:: Dataset records

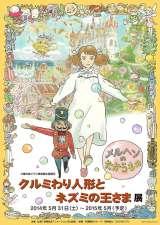 三鷹の森ジブリ美術館企画展示『クルミわり人形とネズミの王さま展』(C)Nibariki(C)Museo d'Arte Ghibli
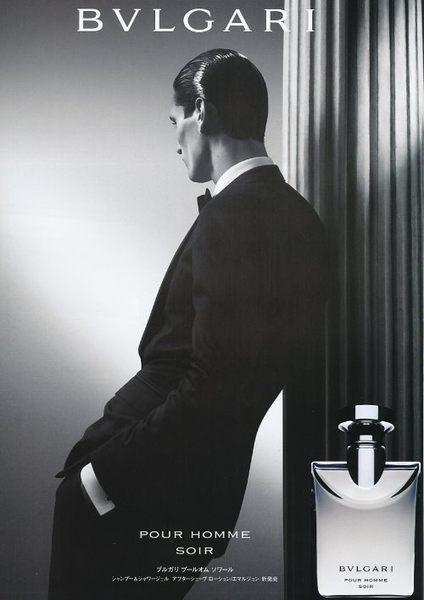 BVLGARI Soir 寶格麗 大吉嶺 夜香 男性淡香水 100ml◐香水綁馬尾◐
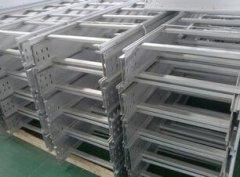 防火桥架说明 钢材价格涨幅扩大 焦炭价格由稳转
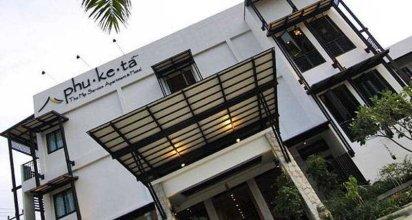 Phuketa Hotel
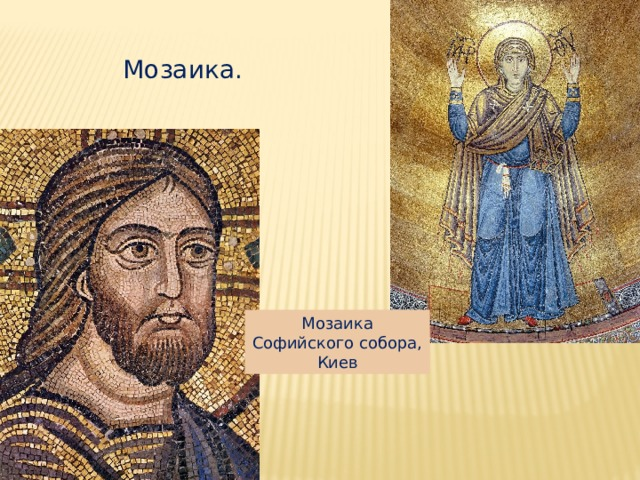 Мозаика. Мозаика Софийского собора, Киев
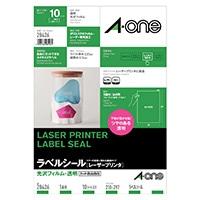 ラベルシール[レーザープリンタ]光沢フィルム・透明 A4 1面 10シート入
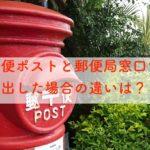 郵便ポストと郵便局窓口で出した場合の違い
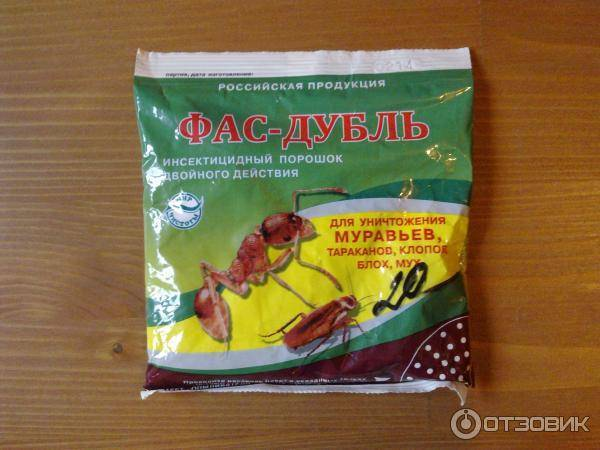 Фас-дубль от клопов, 125 г в москве – цены, характеристики, отзывы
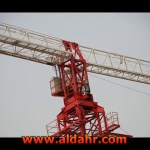 Building Construction Lift/Elevator for Sale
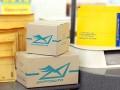 Под Черновцами начальница почты украла марок и конвертов на 100 тыс. грн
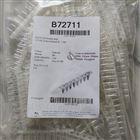 Bioplastics PCR八连管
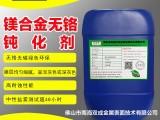 FL-M01镁合金无铬钝化剂
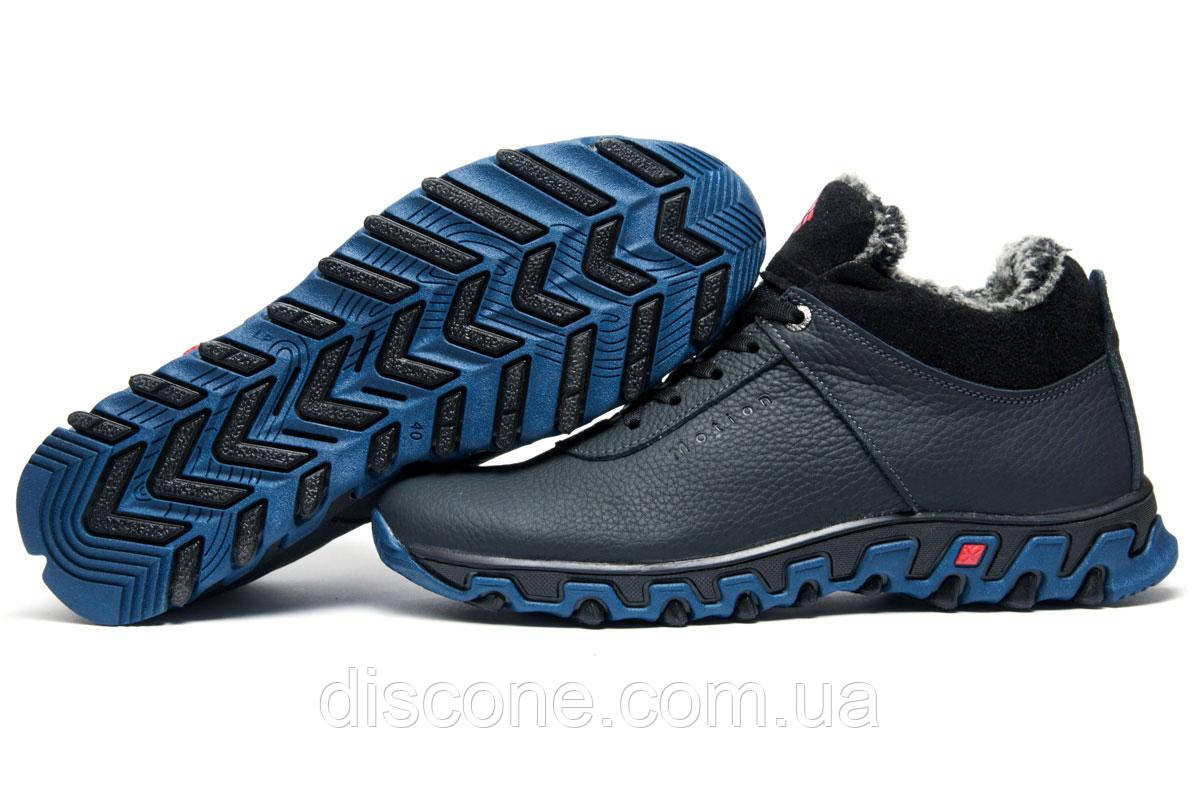 Ботинки зимние мужские на меху Columbia TRACK II кожаные, черные с синим,р  42 44
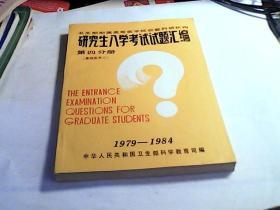 研究生入学考试试题汇编第四分册(基础医学三1979-1984)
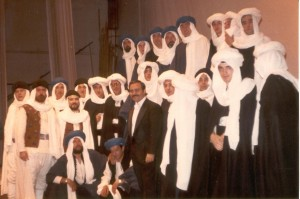 Antologia Guridi 1983,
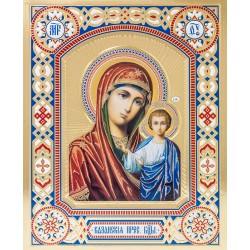 Икона Ангел Хранитель конгрев (19,5х24)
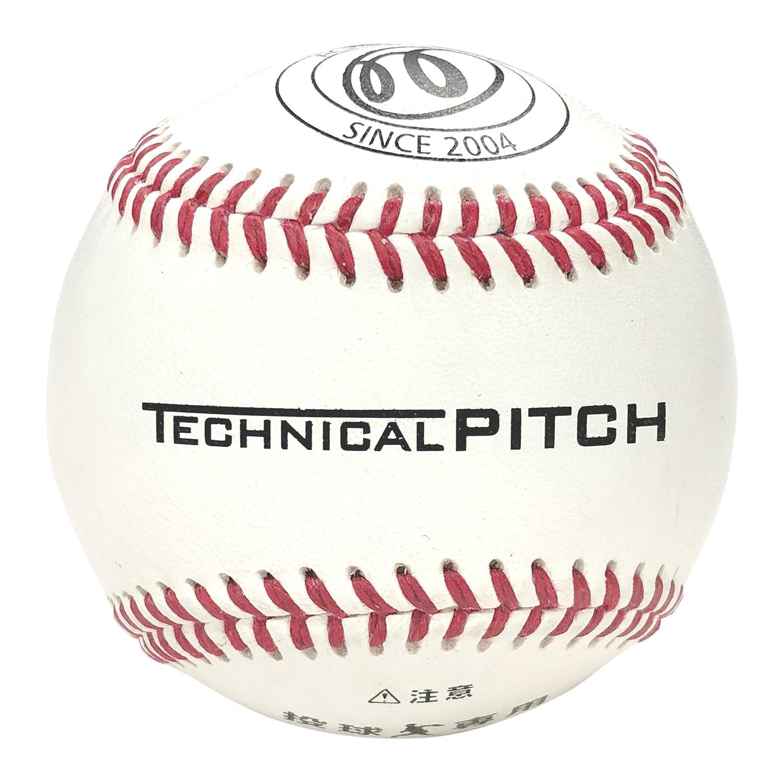 アクロディア(Acrodea) テクニカルピッチ TECHNICALPITCH 投球データ解析 硬式野球ボール Bluetooth対応 B0789JHSKC, 作業用品.安全保安用品 役立ーツ 1b21369c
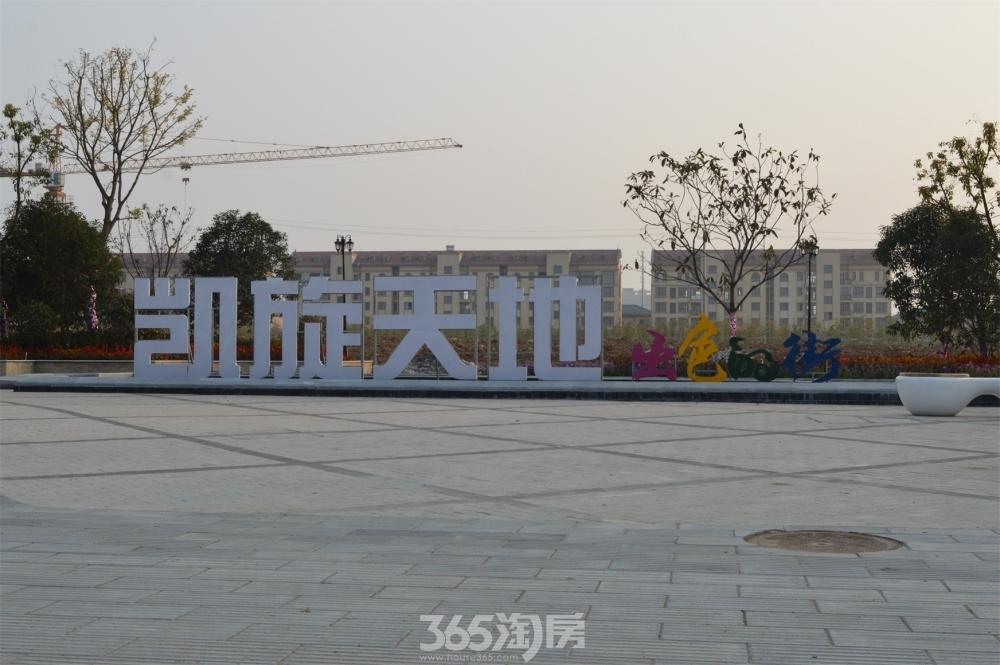 (易景凯旋天地 滁州365淘房 资讯中心)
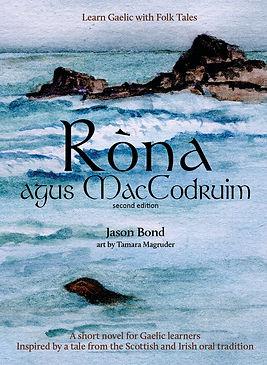 Rona_2nd_illustrated_cover_voorzijde.jpg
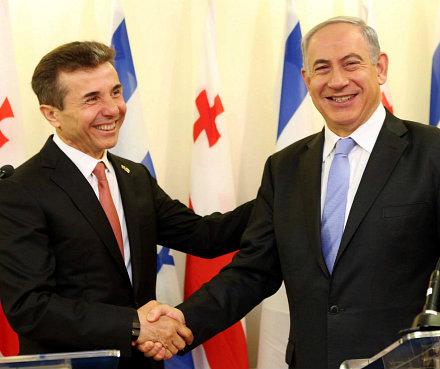 bidzina ivanishvili - benjamin netanyahu 2013-06-25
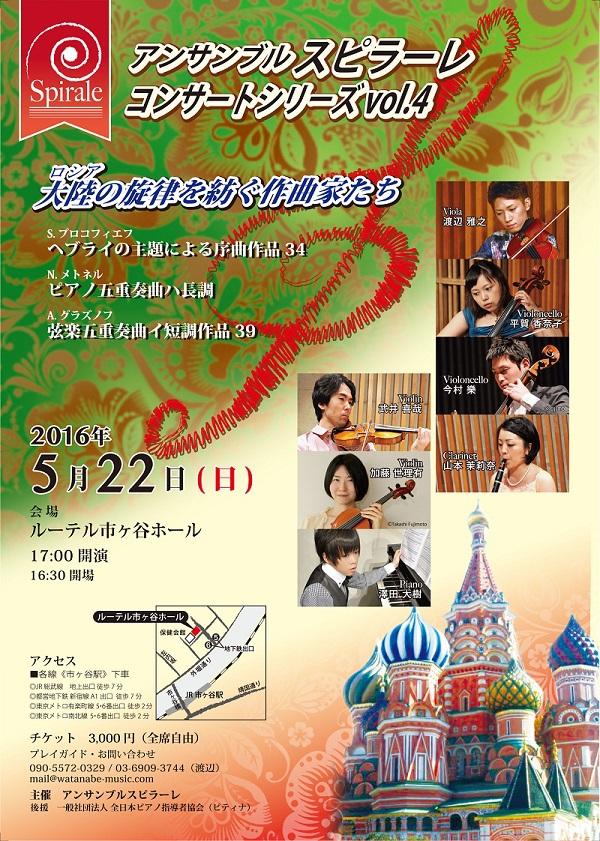 vol4_flyer.jpg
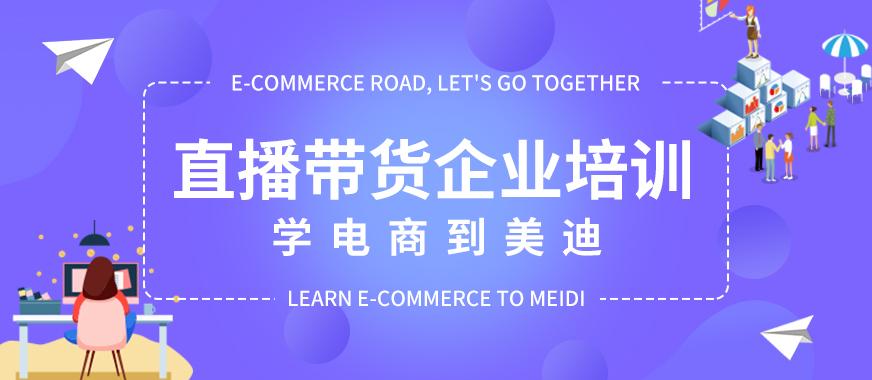 广州白云区直播带货企业培训班 - 美迪教育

::::

Without the pictures, repeat the entries above line by line, from the first through the one that contains "Икона Ангел Хранитель конгрев (19,5х24)", both ends included.

 三鷹の森ジブリ美術館企画展示『クルミわり人形とネズミの王さま展』(C)Nibariki(C)Museo d'Arte Ghibli
 BVLGARI Soir 寶格麗 大吉嶺 夜香 男性淡香水 100ml◐香水綁馬尾◐
 防火桥架说明 钢材价格涨幅扩大 焦炭价格由稳转
 Phuketa Hotel
 Мозаика. Мозаика Софийского собора, Киев
 ラベルシール[レーザープリンタ]光沢フィルム・透明 A4 1面 10シート入
 郵便ポストと郵便局窓口で出した場合の違い
 Фас-дубль от клопов, 125 г в москве – цены, характеристики, отзывы
 Building Construction Lift/Elevator for Sale
 Под Черновцами начальница почты украла марок и конвертов на 100 тыс. грн
 Bioplastics PCR八连管
 FL-M01镁合金无铬钝化剂
 Ботинки зимние мужские на меху Columbia TRACK II кожаные, черные с синим,р  42 44
 研究生入学考试试题汇编第四分册(基础医学三1979-1984)
 Antologia Guridi 1983,
 Икона Ангел Хранитель конгрев (19,5х24)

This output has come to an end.